Extracted data entries
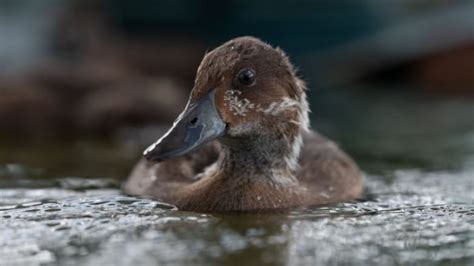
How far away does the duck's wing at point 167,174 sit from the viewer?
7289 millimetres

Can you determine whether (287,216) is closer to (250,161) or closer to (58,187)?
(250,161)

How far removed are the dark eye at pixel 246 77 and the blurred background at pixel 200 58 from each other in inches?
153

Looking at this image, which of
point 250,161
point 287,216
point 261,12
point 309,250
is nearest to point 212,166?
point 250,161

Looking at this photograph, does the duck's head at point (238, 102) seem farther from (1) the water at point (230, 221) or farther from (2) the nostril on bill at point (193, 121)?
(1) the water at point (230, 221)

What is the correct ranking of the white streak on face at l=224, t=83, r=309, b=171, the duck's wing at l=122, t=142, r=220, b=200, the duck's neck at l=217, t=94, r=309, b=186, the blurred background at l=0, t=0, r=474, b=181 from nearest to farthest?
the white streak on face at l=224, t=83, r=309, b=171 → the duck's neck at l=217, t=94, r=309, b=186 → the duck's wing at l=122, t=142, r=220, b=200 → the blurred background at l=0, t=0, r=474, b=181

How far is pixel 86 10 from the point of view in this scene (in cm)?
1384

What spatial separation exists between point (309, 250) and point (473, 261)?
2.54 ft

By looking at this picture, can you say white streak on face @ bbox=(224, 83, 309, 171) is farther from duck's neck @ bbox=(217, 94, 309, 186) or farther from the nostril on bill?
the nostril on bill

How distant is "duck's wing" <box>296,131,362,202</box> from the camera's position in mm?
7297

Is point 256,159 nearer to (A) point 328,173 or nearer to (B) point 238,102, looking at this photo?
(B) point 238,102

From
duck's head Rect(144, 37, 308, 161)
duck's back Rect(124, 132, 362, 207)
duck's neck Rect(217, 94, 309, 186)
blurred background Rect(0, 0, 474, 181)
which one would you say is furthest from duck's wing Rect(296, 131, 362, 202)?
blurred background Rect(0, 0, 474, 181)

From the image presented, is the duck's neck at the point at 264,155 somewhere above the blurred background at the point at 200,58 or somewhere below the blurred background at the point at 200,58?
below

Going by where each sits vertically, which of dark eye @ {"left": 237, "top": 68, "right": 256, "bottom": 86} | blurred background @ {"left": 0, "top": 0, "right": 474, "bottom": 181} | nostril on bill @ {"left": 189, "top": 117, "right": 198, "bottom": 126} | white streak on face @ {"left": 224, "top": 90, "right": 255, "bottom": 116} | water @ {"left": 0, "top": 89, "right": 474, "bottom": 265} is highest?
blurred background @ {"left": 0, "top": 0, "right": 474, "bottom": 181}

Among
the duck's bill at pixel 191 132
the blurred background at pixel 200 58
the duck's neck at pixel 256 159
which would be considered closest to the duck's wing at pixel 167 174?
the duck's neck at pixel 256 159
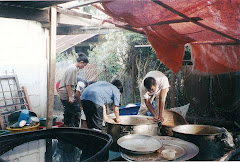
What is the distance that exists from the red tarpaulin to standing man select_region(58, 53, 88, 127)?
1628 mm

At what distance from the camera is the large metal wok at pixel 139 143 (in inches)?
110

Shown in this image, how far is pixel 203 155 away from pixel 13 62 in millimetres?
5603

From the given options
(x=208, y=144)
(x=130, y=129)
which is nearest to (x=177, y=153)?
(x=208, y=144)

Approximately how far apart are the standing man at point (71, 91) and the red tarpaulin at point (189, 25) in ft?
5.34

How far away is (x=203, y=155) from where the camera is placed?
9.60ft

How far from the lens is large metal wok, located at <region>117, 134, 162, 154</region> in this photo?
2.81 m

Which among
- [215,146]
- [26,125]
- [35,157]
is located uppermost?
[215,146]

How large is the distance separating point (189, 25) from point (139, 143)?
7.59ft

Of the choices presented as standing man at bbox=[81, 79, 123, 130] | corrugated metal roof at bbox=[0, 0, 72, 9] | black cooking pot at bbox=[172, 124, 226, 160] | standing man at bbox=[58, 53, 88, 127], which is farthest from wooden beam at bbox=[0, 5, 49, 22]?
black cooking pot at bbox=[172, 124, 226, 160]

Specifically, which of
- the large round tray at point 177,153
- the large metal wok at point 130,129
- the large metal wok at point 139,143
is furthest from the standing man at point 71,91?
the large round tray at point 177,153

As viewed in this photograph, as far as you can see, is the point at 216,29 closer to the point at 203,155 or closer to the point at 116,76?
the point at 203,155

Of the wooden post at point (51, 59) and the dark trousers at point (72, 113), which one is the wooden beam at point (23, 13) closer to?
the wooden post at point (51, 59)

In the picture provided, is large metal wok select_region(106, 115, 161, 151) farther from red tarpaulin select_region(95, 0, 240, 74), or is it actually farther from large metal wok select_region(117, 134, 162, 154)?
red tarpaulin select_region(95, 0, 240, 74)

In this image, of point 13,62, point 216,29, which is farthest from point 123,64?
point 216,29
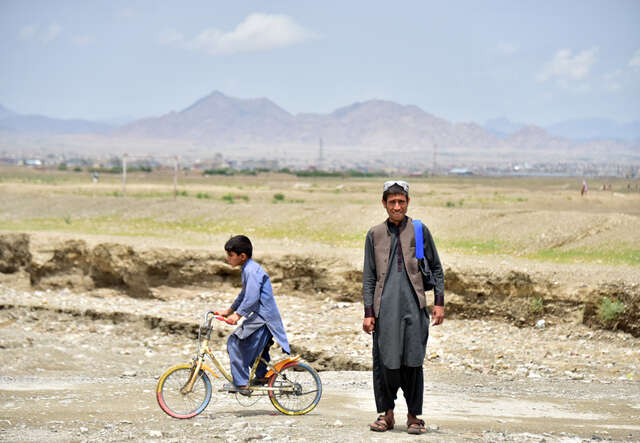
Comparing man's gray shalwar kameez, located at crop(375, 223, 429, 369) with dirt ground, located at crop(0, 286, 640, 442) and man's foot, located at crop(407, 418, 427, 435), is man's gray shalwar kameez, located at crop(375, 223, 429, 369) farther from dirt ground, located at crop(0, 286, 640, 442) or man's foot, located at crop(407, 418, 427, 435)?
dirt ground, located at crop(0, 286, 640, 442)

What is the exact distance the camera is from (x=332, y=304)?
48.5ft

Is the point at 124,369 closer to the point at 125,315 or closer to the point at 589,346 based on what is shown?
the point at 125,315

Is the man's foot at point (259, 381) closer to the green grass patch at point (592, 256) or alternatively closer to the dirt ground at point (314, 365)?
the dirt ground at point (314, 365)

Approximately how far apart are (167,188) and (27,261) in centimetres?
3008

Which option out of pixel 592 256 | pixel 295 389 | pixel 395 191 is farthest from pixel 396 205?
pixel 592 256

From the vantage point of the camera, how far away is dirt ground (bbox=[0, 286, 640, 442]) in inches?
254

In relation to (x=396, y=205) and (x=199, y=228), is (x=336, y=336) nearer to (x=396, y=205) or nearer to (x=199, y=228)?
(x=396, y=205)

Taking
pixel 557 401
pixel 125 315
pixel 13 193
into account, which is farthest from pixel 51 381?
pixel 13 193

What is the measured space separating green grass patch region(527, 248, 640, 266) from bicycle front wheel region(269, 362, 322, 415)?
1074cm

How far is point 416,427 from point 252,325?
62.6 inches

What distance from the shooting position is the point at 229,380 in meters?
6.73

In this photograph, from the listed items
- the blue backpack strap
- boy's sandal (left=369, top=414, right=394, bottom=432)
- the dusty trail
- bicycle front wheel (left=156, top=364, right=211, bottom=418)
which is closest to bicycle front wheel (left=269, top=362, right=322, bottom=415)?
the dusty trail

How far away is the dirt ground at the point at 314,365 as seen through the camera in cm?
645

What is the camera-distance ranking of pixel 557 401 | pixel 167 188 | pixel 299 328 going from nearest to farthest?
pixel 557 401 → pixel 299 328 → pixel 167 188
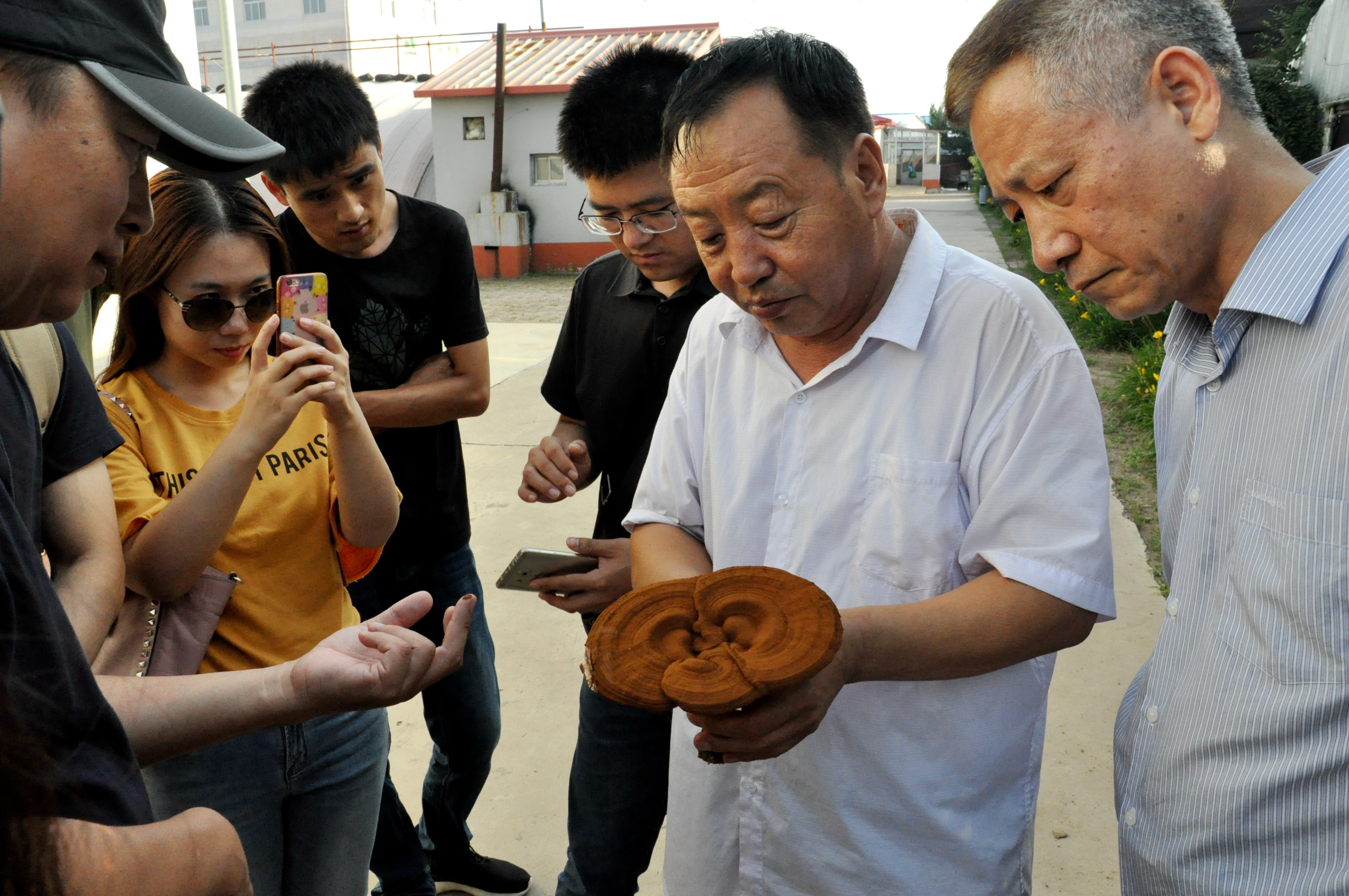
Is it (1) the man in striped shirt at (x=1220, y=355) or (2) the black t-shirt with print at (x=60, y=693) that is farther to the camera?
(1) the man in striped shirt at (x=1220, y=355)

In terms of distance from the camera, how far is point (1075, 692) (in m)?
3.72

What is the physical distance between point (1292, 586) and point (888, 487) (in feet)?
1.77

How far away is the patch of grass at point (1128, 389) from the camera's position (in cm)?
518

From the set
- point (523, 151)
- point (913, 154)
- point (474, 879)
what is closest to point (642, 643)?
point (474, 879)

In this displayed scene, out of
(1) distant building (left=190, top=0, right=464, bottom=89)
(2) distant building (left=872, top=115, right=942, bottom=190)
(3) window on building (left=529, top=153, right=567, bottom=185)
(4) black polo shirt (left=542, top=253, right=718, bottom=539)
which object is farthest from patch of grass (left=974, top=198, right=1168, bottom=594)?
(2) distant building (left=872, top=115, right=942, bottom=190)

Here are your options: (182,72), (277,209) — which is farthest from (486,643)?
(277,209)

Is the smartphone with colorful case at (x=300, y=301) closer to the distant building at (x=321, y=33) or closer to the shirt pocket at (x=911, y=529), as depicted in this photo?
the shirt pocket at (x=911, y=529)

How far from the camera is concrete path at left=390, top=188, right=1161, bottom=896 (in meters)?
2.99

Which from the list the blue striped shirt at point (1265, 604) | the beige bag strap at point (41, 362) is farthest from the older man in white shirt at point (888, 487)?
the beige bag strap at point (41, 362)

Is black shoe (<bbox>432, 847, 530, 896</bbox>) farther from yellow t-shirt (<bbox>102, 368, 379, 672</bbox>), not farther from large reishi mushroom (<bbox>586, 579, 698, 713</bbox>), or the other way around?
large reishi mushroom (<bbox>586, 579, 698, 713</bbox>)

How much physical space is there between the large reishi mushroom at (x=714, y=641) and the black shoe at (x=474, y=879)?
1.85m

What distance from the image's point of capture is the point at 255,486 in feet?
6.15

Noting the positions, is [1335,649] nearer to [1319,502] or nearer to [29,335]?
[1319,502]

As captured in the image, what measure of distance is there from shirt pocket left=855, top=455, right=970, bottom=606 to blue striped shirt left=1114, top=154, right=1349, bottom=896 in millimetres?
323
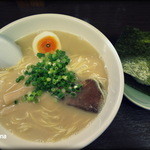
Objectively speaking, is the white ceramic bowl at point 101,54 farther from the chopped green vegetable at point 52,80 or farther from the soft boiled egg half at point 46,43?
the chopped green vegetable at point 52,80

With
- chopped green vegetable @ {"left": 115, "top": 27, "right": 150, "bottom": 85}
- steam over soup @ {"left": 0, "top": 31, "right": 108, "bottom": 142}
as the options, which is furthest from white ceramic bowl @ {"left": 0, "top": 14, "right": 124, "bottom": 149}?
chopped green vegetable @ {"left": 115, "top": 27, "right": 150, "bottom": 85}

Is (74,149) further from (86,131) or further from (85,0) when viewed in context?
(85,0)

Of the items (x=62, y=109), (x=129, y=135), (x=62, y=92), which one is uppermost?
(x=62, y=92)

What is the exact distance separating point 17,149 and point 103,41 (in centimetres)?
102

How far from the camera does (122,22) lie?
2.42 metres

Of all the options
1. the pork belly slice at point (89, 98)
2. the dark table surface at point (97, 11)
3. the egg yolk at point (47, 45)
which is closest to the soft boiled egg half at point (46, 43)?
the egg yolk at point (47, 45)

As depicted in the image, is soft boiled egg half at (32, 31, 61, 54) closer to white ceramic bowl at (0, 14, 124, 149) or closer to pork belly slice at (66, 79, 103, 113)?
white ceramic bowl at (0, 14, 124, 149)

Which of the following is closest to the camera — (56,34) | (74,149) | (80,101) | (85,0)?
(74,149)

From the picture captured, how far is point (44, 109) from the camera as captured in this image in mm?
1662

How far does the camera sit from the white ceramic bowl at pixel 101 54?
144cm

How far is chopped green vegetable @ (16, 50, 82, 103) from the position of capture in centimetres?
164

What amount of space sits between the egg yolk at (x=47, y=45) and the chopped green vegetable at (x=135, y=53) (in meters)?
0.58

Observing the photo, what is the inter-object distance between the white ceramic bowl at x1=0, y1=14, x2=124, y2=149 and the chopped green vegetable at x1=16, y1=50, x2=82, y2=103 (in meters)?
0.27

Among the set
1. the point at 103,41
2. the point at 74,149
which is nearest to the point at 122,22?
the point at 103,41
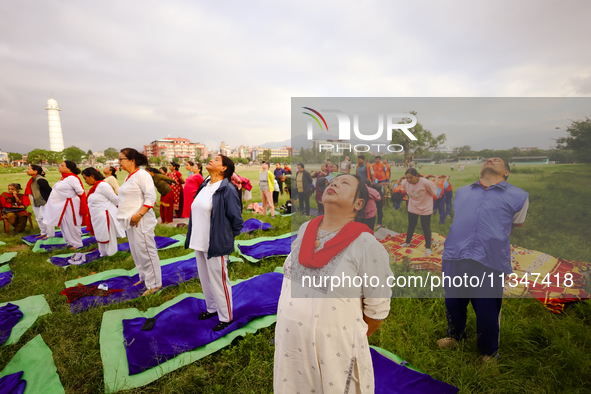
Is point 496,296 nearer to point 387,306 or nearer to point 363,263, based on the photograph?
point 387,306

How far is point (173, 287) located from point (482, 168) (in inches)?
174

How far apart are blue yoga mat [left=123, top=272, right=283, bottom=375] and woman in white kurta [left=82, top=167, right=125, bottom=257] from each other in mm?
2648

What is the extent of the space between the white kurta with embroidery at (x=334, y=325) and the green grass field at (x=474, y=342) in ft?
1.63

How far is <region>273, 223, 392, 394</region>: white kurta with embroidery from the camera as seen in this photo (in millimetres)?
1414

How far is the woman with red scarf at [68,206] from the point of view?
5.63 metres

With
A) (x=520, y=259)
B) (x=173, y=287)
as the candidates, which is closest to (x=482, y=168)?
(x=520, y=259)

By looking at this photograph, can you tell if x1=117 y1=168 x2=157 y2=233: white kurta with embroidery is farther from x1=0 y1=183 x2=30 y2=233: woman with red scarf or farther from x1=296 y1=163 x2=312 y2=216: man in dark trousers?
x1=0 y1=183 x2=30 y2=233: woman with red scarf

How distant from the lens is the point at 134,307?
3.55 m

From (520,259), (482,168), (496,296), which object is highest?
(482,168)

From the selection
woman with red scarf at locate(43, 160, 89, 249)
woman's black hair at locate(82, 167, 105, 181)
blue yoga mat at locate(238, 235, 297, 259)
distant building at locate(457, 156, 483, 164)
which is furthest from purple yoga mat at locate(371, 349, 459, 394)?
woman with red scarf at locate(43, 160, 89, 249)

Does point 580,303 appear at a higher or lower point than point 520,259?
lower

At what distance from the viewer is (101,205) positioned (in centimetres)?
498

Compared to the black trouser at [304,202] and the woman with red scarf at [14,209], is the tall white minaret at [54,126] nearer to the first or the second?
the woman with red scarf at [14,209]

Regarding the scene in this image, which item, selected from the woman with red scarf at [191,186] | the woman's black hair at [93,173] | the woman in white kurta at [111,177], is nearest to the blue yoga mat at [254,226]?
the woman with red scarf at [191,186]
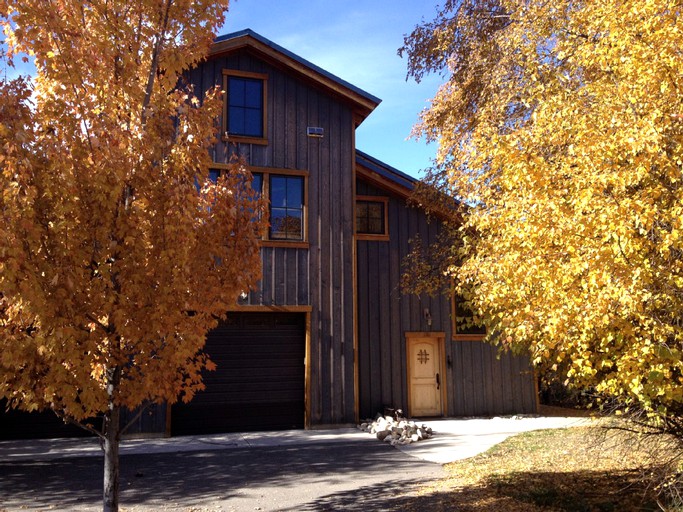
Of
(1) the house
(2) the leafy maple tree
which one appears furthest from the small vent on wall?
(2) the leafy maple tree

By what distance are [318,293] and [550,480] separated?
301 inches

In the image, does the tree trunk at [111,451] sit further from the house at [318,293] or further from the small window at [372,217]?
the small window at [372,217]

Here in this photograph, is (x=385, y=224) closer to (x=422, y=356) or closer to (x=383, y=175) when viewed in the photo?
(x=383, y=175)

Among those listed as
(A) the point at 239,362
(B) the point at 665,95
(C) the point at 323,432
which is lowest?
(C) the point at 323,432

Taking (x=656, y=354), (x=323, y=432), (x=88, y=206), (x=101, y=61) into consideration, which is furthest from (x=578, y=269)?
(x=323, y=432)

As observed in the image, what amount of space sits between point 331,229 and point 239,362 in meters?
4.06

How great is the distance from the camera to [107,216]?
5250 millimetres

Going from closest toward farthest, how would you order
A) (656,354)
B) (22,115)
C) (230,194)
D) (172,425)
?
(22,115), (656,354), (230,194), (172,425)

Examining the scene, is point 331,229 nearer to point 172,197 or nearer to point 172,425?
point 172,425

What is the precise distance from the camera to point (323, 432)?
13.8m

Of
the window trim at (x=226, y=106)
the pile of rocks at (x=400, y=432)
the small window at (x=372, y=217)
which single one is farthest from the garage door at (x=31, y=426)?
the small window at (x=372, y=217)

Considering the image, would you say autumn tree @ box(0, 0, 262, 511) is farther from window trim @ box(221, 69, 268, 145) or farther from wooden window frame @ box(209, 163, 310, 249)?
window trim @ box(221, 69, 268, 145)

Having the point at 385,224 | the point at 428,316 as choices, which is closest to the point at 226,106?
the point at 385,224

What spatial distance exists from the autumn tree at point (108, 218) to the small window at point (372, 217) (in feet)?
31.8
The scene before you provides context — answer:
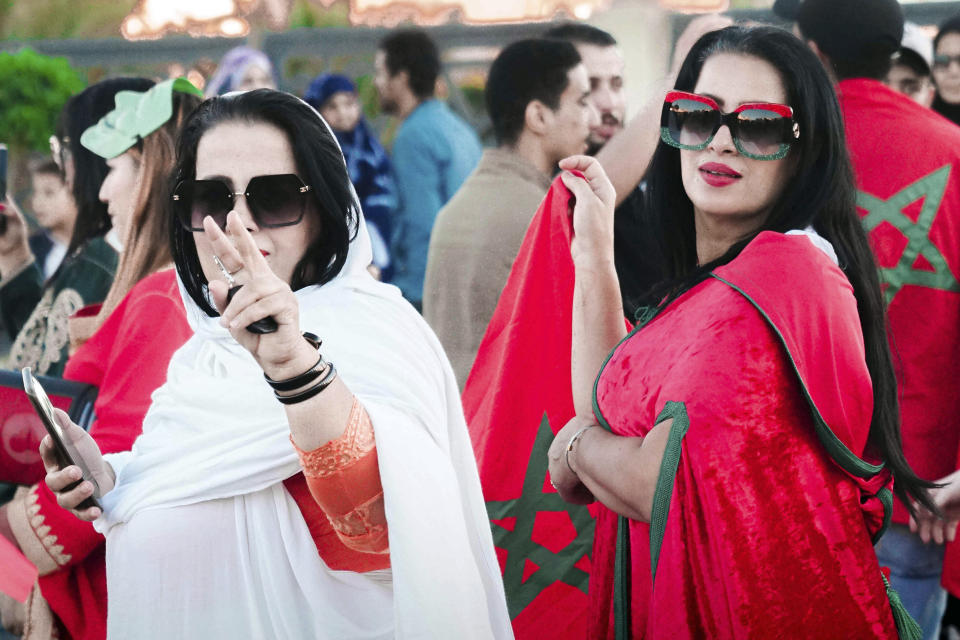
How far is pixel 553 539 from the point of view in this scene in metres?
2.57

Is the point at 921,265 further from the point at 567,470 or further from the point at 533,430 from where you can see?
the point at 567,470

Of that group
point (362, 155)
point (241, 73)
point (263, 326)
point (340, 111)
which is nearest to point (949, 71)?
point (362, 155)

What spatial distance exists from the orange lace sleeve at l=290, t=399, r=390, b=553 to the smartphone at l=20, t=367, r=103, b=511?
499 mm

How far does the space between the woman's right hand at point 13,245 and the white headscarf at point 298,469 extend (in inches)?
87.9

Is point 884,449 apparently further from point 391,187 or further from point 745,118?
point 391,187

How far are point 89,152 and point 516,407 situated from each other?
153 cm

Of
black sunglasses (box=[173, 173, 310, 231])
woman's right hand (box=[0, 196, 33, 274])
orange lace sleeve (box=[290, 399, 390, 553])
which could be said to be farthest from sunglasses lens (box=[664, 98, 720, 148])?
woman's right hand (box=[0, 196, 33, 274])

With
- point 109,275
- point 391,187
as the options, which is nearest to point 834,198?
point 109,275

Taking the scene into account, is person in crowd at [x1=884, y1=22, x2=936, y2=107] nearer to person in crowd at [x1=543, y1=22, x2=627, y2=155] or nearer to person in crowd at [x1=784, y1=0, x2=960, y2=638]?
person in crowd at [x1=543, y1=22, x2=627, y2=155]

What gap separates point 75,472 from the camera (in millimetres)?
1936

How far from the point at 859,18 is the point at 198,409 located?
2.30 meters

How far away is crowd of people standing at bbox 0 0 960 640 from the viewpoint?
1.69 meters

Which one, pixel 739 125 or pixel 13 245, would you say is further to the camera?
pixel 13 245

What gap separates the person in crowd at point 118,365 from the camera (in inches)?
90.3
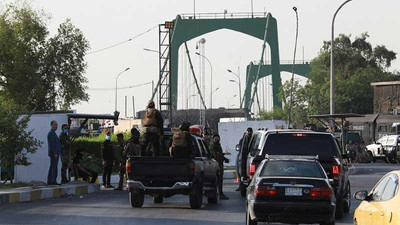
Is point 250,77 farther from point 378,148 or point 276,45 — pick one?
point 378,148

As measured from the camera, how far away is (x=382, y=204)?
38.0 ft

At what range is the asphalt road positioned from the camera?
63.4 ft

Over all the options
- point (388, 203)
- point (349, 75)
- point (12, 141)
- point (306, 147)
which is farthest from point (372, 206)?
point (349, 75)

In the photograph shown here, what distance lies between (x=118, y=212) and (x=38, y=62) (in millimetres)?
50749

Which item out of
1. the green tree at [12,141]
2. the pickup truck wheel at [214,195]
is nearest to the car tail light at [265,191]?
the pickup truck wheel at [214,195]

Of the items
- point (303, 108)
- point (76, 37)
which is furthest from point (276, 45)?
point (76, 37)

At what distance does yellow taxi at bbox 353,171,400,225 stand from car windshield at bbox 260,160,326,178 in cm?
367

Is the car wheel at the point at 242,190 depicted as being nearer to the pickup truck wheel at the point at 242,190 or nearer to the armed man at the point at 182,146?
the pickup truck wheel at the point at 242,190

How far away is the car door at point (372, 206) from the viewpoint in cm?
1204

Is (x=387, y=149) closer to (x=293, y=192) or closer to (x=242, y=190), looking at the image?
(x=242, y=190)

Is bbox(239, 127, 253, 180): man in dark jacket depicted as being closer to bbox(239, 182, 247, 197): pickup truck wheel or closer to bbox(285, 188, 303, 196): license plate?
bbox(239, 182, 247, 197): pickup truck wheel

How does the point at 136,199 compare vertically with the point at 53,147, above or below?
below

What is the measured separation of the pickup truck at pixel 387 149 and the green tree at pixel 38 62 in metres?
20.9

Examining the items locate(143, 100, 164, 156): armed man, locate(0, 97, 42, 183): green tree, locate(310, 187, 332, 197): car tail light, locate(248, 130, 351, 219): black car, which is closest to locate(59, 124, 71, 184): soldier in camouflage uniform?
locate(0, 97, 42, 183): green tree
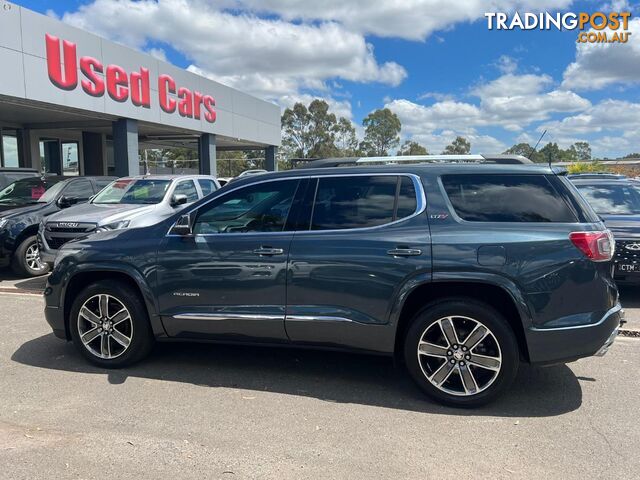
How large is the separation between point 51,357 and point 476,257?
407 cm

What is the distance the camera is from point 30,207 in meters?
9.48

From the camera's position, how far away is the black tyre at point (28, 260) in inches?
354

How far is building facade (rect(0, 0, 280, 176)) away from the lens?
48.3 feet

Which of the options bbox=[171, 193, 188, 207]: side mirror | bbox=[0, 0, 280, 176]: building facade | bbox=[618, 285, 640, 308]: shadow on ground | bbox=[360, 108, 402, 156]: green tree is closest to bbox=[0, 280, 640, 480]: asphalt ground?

Work required
Quote verbatim every line starting at the line that contains "At what distance does" and ending with the last line of the records; omit all pictures.

Task response
At what distance does yellow taxi at bbox 353,171,400,225 stand from car windshield at bbox 260,160,326,178 in cm?
367

Is the car wheel at the point at 242,190 depicted as being nearer to the pickup truck wheel at the point at 242,190 or nearer to the armed man at the point at 182,146?
the pickup truck wheel at the point at 242,190

How far away is the car door at point (372, 206) from the viewpoint in cm?
1204

Is (x=387, y=149) closer to (x=293, y=192) or closer to (x=242, y=190), looking at the image?
(x=242, y=190)

Is bbox(239, 127, 253, 180): man in dark jacket depicted as being closer to bbox(239, 182, 247, 197): pickup truck wheel or closer to bbox(285, 188, 303, 196): license plate?
bbox(239, 182, 247, 197): pickup truck wheel

How does the point at 136,199 compare vertically with the point at 53,147, above or below?
below

What is the measured separation of the pickup truck at pixel 387 149 and the green tree at pixel 38 62 in metres?
20.9

Examining the items locate(143, 100, 164, 156): armed man, locate(0, 97, 42, 183): green tree, locate(310, 187, 332, 197): car tail light, locate(248, 130, 351, 219): black car, which is closest to locate(59, 124, 71, 184): soldier in camouflage uniform?
locate(0, 97, 42, 183): green tree
How large is the separation between point 51,357 and point 476,257?
407 cm

What is the distance the camera is from point 30,207 in meters?
9.48

From the camera's position, how far away is the black tyre at point (28, 260) in inches?
354

How far is building facade (rect(0, 0, 280, 176)) away from the lens?
48.3 feet

Which of the options bbox=[171, 193, 188, 207]: side mirror | bbox=[0, 0, 280, 176]: building facade | bbox=[618, 285, 640, 308]: shadow on ground | bbox=[360, 108, 402, 156]: green tree is closest to bbox=[0, 280, 640, 480]: asphalt ground?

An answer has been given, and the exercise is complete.